“‘长大‘就是这回事吗?”
保罗别开眼没有回答,你任由他们把你像货品一样交到买家手里,明白了贝利所谓“干什么都行”的一层意思。你开始催眠自己性是快乐的一件事情,不管是性暴力还是怎样,能以此换到钱不是再好不过的吗?你把自己卖掉了很多次,其实也不太会估价,亦不太在乎价钱,可能只是想用这种方式自我麻痹。但按照这个逻辑,你有什么必要把卖身钱交给贝利,大不了不就是在另一个地方被卖一次。
事实证明你远远高估了贝利的底线,待到你从雷米那里跑出来的时候,说你半死不活都是抬举。贝利算是为他的恶行付出了一点代价,总要抛下手头一切工作到医院接你回家,但也只是一点代价——哈珀很快解决了他的烦恼,把你送进了疯人院。

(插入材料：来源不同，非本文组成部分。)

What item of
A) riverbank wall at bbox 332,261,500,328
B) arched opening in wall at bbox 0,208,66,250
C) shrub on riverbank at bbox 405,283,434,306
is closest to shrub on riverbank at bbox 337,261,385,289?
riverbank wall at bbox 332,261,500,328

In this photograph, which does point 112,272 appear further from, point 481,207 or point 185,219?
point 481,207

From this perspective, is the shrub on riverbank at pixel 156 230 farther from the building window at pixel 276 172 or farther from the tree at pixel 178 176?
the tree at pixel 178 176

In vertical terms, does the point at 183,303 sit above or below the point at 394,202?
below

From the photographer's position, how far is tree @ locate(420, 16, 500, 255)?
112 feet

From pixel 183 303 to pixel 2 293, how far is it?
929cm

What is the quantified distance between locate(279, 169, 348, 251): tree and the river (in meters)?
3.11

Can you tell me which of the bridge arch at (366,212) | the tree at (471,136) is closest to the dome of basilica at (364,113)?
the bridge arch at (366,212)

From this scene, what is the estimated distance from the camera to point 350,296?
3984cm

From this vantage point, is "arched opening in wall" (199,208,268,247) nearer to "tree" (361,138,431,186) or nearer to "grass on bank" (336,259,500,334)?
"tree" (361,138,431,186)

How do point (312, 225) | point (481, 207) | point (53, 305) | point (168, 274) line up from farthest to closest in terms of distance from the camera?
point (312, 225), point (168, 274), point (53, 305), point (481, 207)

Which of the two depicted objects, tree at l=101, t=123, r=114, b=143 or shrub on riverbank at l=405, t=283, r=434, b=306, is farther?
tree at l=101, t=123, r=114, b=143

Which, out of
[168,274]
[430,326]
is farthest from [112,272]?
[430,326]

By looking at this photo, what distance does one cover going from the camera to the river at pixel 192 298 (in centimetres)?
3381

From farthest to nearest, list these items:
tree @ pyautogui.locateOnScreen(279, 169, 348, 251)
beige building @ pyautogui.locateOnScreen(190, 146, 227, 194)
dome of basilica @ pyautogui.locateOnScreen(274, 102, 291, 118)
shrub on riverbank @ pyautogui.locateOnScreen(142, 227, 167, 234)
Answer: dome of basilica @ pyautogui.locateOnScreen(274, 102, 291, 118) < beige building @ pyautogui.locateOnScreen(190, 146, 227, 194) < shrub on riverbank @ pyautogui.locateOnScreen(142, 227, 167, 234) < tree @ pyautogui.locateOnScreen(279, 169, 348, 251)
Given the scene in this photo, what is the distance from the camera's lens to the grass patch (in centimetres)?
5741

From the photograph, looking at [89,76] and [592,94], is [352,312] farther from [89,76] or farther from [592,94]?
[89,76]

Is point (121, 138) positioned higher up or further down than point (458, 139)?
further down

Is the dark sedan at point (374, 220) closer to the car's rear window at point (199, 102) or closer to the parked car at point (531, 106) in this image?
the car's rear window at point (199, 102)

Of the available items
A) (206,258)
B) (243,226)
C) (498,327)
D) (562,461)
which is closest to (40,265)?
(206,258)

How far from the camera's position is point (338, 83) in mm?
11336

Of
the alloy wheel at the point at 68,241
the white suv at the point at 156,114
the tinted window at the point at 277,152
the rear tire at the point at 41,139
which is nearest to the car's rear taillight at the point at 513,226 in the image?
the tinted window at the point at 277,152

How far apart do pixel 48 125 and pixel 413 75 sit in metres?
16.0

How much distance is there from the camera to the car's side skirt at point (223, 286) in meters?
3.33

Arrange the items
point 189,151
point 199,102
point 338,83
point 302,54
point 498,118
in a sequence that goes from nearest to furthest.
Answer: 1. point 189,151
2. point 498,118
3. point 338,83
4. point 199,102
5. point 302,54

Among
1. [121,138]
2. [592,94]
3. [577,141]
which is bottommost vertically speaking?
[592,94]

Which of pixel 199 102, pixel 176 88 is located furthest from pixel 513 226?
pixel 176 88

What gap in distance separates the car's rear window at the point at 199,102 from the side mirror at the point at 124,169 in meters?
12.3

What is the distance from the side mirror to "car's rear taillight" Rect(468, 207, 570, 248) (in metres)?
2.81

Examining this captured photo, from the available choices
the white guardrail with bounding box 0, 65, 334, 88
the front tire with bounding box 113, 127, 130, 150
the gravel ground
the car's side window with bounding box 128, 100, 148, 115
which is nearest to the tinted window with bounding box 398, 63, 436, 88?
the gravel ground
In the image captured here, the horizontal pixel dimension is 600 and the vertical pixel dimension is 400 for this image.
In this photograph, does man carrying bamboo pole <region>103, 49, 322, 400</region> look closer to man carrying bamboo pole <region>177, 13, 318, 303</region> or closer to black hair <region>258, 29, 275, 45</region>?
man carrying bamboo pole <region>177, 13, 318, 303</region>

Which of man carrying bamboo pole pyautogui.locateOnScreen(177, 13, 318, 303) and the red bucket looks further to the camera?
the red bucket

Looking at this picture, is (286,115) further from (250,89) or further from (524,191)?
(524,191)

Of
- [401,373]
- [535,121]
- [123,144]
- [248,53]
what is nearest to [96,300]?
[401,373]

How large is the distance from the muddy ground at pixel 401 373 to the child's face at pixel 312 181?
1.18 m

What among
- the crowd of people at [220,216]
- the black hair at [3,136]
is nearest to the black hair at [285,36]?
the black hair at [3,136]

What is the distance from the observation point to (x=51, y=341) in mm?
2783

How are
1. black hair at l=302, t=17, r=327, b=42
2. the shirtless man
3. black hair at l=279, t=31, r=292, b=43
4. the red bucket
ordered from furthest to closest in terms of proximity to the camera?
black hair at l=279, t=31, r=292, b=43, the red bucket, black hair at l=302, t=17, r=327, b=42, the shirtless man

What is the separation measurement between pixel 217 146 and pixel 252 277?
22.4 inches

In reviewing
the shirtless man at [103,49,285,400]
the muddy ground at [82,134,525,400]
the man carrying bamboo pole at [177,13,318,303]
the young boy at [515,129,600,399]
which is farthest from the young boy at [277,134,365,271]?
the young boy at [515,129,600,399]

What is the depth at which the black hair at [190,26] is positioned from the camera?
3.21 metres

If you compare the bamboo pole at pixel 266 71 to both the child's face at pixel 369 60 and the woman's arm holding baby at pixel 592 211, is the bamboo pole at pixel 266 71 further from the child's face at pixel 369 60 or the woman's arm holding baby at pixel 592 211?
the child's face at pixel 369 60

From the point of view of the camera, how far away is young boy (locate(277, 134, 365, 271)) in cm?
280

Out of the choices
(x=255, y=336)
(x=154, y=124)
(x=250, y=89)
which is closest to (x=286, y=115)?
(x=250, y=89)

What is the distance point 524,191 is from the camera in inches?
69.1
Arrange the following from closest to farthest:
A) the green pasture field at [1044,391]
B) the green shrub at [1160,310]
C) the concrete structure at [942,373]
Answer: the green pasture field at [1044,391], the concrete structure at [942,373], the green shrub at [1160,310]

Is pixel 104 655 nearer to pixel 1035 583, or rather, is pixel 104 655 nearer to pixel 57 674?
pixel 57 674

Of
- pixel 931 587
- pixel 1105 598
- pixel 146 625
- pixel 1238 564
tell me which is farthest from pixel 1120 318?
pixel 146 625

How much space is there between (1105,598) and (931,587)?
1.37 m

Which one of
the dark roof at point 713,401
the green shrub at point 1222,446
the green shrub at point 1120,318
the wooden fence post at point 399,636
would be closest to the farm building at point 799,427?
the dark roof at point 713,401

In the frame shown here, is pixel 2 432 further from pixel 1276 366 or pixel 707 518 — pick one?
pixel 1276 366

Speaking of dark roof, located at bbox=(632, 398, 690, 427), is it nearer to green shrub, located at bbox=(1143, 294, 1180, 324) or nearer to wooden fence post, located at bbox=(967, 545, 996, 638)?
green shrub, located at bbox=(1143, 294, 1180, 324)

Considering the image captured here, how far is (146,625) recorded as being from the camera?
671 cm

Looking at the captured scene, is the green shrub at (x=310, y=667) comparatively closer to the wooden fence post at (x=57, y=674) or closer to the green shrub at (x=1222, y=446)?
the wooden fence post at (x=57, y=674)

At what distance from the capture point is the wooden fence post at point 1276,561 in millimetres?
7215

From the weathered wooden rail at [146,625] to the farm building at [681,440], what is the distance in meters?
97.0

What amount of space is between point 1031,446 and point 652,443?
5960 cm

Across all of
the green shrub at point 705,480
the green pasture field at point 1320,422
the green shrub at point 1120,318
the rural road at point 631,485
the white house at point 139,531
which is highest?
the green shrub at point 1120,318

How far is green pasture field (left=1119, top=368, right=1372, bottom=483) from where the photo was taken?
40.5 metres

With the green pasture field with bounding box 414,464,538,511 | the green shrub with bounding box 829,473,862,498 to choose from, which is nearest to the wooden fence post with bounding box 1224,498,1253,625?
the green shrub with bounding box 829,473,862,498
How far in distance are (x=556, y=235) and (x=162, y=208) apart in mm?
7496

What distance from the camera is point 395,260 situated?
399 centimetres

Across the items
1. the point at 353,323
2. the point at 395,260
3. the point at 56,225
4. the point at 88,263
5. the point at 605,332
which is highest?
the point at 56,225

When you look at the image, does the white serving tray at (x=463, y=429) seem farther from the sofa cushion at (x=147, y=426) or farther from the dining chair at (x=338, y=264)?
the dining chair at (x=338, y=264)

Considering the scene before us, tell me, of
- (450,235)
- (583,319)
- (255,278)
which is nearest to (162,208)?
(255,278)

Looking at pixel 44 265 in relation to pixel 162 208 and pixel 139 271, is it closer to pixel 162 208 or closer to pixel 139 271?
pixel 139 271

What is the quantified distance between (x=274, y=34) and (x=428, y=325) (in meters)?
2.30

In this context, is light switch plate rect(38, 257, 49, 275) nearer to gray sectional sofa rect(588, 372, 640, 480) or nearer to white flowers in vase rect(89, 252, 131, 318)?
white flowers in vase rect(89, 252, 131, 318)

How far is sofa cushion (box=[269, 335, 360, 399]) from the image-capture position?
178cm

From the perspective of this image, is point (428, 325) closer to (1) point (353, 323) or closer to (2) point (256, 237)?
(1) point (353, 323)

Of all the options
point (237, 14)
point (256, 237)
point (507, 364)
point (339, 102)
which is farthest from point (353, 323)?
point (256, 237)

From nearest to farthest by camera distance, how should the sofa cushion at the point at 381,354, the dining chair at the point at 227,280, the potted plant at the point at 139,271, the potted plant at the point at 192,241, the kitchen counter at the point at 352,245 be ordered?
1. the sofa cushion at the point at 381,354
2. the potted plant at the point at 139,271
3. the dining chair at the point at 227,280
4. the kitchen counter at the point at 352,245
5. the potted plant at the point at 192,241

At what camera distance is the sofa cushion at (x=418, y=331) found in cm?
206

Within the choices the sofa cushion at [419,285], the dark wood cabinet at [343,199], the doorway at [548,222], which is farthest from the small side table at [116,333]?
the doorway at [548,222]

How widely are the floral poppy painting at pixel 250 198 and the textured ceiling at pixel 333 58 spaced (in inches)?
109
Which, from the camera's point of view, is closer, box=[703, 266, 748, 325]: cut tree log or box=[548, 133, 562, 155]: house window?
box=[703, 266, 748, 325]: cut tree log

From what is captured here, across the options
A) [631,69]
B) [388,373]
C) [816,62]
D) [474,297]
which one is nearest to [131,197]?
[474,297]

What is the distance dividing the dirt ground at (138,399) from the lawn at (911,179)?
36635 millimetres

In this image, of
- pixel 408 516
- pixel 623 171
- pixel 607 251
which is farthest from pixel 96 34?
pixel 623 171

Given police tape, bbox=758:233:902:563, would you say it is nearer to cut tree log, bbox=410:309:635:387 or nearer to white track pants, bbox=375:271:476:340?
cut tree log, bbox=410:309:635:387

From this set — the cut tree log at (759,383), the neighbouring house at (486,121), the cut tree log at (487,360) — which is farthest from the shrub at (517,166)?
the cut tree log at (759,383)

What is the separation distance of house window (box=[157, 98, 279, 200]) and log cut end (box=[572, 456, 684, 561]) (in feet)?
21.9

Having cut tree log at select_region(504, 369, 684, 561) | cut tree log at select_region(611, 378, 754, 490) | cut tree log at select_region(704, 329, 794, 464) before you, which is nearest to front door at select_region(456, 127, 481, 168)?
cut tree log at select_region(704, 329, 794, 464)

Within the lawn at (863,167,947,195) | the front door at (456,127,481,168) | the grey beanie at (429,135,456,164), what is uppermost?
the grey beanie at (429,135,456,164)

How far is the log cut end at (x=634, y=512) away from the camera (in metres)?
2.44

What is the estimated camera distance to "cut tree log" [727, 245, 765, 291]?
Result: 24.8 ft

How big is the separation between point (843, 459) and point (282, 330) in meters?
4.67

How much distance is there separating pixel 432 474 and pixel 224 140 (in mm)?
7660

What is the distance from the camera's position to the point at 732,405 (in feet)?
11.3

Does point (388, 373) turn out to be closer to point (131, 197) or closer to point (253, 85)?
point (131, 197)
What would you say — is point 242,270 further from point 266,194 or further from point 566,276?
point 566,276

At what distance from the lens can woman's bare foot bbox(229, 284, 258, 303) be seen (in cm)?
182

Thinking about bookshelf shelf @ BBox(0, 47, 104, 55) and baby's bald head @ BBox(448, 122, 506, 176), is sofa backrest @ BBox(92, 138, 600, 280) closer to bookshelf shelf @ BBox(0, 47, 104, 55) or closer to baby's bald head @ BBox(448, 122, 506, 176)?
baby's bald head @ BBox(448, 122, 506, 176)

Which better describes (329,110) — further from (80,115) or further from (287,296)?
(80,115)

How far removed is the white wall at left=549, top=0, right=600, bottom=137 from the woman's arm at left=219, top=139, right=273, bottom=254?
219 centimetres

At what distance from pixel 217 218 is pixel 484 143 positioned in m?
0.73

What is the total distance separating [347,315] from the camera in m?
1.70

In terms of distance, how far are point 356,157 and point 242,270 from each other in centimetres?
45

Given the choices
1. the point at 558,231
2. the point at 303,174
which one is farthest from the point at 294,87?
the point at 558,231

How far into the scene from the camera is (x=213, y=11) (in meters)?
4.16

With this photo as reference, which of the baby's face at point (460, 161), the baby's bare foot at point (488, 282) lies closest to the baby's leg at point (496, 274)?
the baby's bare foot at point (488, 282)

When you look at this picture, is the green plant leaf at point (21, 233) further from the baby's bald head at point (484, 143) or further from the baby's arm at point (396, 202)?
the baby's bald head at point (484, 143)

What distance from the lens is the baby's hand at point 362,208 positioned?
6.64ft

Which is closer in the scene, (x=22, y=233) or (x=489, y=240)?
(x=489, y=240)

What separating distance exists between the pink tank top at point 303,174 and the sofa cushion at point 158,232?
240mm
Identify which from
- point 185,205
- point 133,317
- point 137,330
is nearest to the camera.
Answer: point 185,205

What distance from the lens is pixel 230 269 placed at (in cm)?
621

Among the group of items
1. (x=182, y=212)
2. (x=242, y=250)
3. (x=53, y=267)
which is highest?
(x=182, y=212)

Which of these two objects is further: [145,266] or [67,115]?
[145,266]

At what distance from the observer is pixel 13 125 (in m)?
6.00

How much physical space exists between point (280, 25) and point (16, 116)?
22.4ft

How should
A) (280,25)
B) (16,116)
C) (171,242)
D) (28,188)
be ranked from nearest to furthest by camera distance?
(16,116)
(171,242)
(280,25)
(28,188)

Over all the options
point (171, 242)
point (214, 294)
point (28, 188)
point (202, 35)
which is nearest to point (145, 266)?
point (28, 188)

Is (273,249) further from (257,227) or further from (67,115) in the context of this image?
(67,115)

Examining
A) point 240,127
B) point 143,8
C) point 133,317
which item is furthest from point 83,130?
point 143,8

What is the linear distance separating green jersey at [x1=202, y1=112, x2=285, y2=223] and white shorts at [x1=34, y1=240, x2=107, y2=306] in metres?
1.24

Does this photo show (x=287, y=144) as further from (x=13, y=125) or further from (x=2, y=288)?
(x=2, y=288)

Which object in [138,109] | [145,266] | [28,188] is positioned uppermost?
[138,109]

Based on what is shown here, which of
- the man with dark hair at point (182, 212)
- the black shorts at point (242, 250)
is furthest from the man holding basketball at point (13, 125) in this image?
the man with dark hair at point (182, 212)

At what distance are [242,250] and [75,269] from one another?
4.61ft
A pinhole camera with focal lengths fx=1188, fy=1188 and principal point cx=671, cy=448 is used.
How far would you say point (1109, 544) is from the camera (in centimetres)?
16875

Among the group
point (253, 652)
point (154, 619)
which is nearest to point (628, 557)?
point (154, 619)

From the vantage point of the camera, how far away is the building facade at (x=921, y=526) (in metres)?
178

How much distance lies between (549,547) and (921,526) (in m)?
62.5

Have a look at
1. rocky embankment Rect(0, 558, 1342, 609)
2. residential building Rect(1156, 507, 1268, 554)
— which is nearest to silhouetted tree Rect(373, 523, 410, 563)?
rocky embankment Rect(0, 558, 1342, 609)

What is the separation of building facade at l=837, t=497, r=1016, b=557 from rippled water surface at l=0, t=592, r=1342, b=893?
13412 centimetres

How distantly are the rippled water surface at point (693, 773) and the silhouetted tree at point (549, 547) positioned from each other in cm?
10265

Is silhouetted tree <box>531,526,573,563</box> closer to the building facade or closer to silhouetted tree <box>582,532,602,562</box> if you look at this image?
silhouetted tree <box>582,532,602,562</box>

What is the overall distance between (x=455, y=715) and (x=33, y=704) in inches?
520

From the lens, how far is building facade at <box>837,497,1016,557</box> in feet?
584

这次回到孤儿院你不再闹了,勉勉强强应付贝利的债务,按部就班地上学,唯一的插曲是你试图勾引贝利和你上床抵债,他重重地把你推搡在地,叫你别胡思乱想赶紧滚出去。你定在地上,几乎茫然地看贝利手忙脚乱的样子。那时你总算学会了接受贝利不曾爱过你这件事,但贝利因你越线的举动感到慌乱又是一个层面的事情。这太复杂、太混乱,你没有精力去深思,只任他叫来手下揪着你的领子把你从办公室拖了出去。
你又浑浑噩噩地度过了好一段时间,终于下定决心要重新把人生捡起来,跌跌撞撞地跑到医院叫无良医生弄掉身上的寄生虫。你是昏迷后被送到医院的,但这次贝利没有接你走,他只是过来收钱,看你紧张地点完存款就离开了。尽管很累,但你好一段时间没有回孤儿院,罗宾一定担心坏了,所以还是强打起精神走了回去,可迎接你的只是空荡荡的房间,没有游戏机,没有罗宾的字条,如果不是比邻生活了十几年,你会以为你走错门了。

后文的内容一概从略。